Dataset entries:
————————

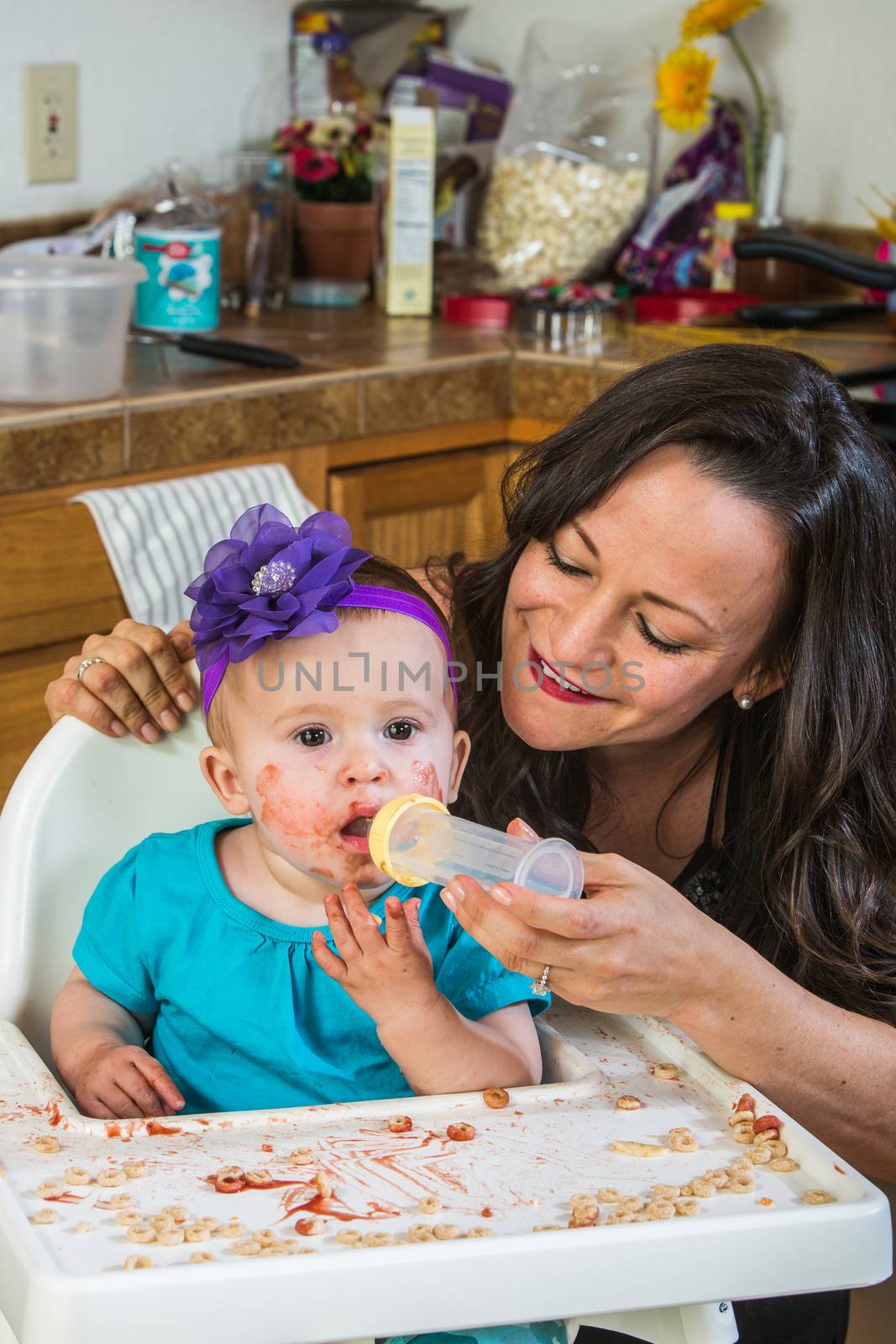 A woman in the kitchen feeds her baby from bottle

————————

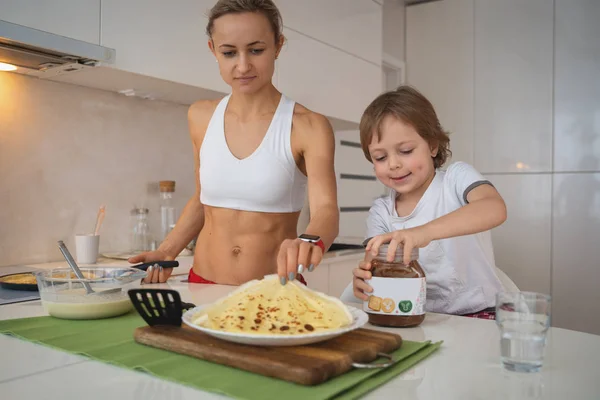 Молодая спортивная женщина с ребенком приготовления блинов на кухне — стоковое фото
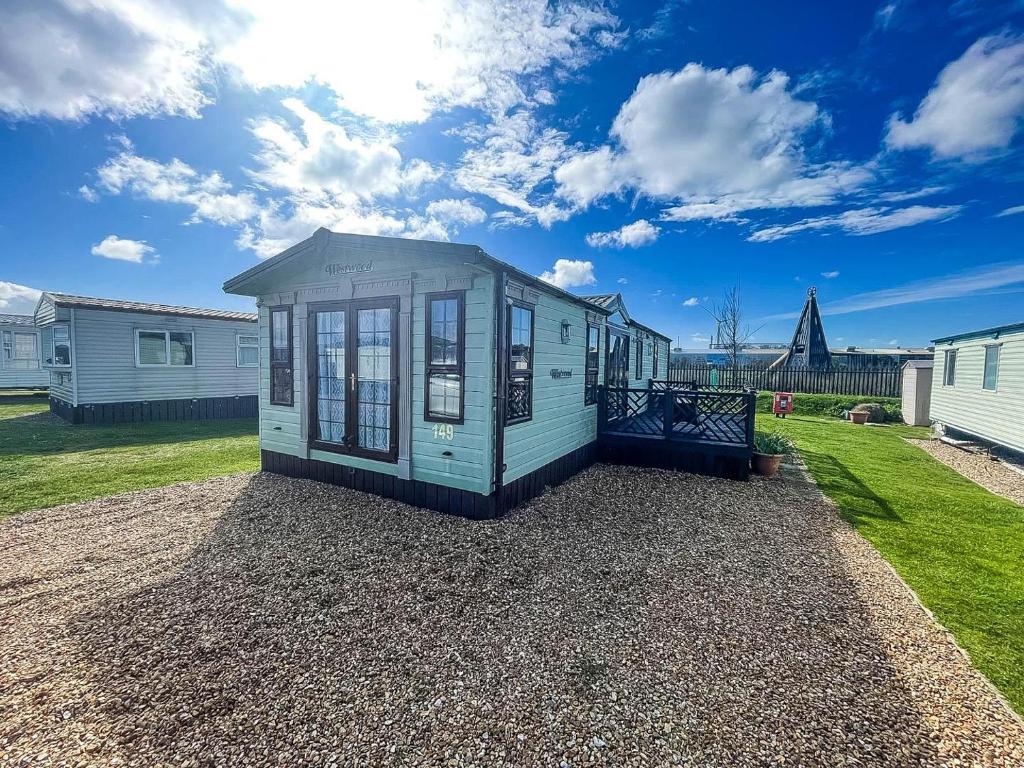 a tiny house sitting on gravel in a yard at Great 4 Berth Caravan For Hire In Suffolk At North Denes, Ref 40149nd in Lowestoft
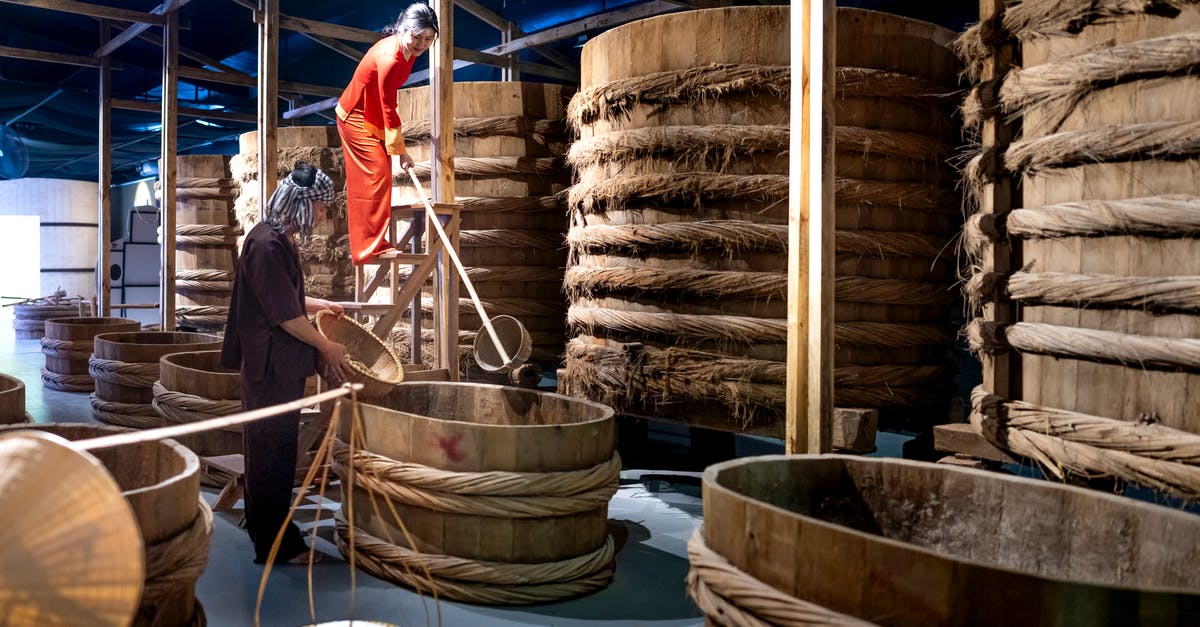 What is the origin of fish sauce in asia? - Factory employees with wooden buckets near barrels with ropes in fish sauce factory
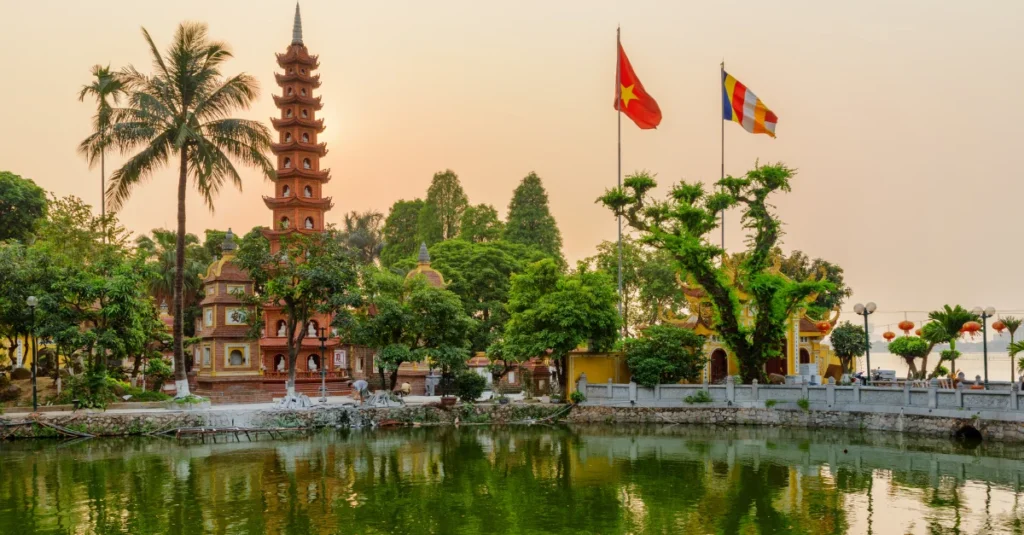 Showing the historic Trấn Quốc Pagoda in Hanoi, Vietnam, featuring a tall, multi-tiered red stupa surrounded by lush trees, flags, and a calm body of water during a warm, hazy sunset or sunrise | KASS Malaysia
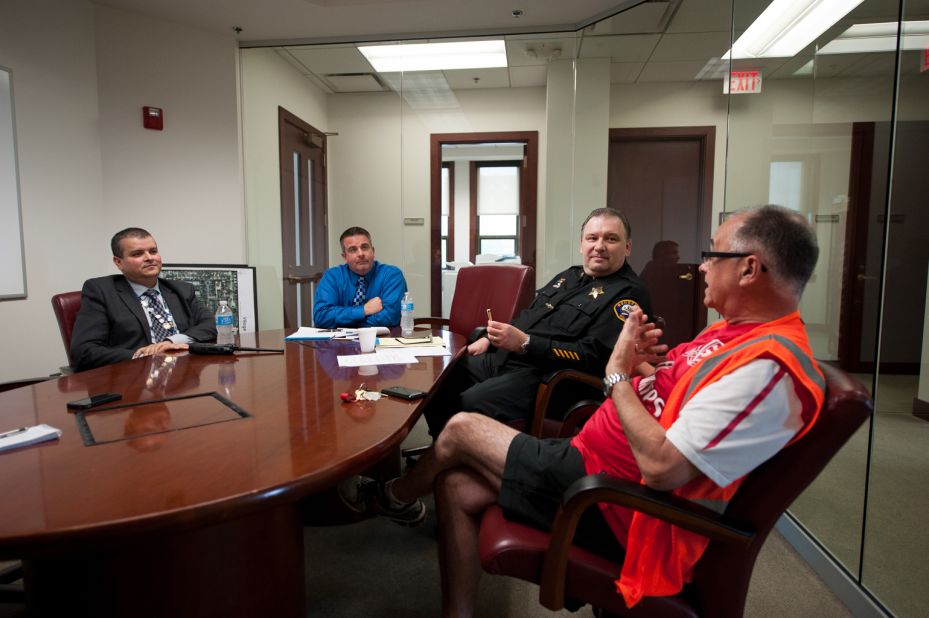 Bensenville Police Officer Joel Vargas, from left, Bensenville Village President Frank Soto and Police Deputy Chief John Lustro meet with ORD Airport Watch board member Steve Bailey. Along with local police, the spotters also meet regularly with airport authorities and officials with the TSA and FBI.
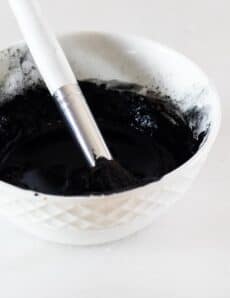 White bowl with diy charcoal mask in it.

————————

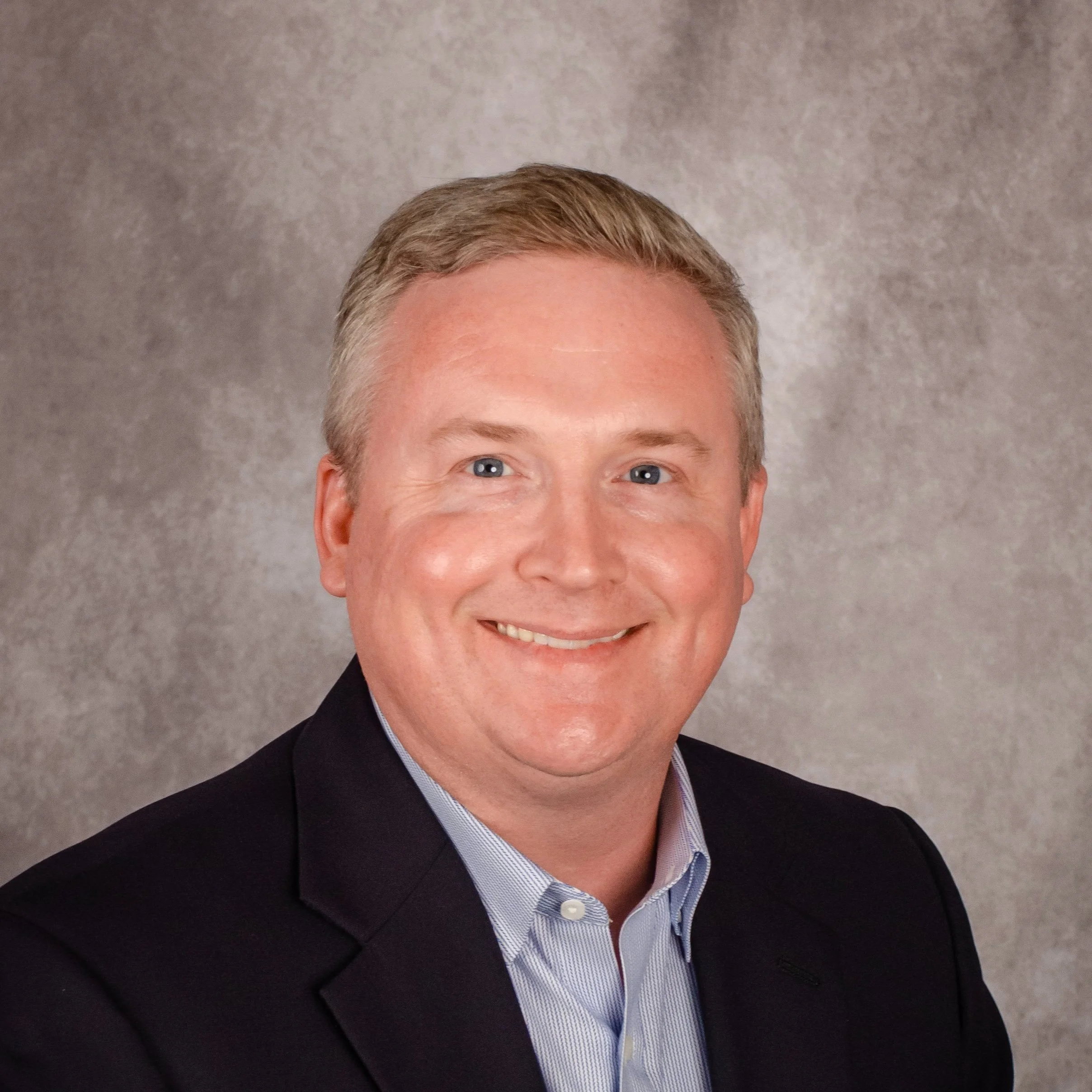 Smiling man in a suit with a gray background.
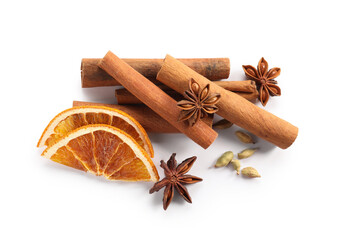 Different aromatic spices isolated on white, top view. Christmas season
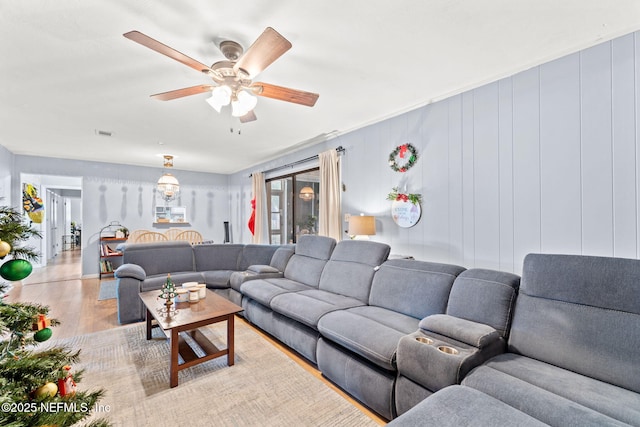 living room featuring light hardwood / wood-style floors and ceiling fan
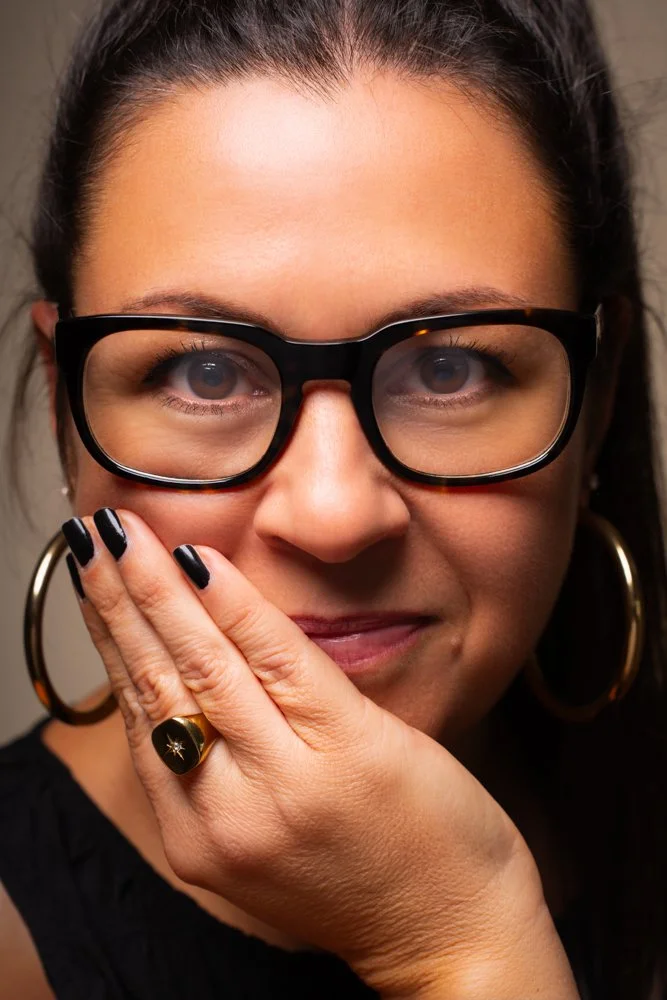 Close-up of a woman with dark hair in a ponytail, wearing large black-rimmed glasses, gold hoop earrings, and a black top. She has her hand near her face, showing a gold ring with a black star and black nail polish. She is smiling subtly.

————————

Try it: Above are some entries. Restate word for word the lines from the one holding "Smiling man in" through the one holding "Close-up of a", but not the pictures.

Your solution:
 Smiling man in a suit with a gray background.
 Different aromatic spices isolated on white, top view. Christmas season
 living room featuring light hardwood / wood-style floors and ceiling fan
 Close-up of a woman with dark hair in a ponytail, wearing large black-rimmed glasses, gold hoop earrings, and a black top. She has her hand near her face, showing a gold ring with a black star and black nail polish. She is smiling subtly.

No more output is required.